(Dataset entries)
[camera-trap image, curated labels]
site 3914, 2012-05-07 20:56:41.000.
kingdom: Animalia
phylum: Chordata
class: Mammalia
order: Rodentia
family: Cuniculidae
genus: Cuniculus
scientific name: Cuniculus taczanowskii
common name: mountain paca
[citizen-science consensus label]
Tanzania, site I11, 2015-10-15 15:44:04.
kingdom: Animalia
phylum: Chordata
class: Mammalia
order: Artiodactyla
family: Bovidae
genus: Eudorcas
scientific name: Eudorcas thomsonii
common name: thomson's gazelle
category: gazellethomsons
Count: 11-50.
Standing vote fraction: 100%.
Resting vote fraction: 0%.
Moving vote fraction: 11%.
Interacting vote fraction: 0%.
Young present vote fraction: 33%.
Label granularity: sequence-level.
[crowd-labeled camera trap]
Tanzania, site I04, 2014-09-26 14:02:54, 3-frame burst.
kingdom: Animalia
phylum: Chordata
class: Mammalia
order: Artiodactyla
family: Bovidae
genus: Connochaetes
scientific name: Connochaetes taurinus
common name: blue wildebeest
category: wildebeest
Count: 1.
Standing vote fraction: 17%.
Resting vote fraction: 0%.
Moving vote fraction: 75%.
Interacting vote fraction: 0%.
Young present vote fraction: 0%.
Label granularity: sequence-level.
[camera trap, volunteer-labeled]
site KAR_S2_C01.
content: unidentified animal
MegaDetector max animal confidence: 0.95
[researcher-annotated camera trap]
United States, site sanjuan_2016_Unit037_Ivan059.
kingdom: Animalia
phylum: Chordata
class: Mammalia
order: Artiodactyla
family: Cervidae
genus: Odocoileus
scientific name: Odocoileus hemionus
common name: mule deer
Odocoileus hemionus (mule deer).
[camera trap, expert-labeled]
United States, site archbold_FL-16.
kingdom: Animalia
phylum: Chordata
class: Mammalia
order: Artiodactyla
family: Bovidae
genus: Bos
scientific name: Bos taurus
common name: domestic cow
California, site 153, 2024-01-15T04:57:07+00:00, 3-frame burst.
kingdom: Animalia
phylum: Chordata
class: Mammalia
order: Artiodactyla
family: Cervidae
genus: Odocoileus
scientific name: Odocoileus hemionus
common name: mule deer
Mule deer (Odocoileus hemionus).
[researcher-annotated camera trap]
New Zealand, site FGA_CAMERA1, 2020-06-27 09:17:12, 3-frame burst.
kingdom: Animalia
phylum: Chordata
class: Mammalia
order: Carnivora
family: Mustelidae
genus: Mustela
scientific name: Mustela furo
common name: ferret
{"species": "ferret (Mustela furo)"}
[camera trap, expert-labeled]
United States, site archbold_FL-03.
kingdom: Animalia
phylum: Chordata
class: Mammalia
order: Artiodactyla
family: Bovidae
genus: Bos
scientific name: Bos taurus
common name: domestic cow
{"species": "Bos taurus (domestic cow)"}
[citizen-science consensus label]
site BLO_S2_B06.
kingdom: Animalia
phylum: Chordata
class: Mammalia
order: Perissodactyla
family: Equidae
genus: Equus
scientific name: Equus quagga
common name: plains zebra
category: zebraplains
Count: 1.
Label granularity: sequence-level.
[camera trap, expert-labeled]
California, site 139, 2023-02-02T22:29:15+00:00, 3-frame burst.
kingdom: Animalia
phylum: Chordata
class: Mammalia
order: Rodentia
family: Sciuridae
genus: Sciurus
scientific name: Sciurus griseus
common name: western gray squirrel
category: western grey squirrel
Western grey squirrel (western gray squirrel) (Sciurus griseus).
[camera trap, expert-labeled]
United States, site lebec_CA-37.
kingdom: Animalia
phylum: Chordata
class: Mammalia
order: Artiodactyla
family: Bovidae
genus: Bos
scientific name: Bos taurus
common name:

The problem – Begin with the first line of the data above and, please, print each line exactly until you have printed the line containing "category: gazellethomsons"; print nothing else.

Response area –
[camera-trap image, curated labels]
site 3914, 2012-05-07 20:56:41.000.
kingdom: Animalia
phylum: Chordata
class: Mammalia
order: Rodentia
family: Cuniculidae
genus: Cuniculus
scientific name: Cuniculus taczanowskii
common name: mountain paca
[citizen-science consensus label]
Tanzania, site I11, 2015-10-15 15:44:04.
kingdom: Animalia
phylum: Chordata
class: Mammalia
order: Artiodactyla
family: Bovidae
genus: Eudorcas
scientific name: Eudorcas thomsonii
common name: thomson's gazelle
category: gazellethomsons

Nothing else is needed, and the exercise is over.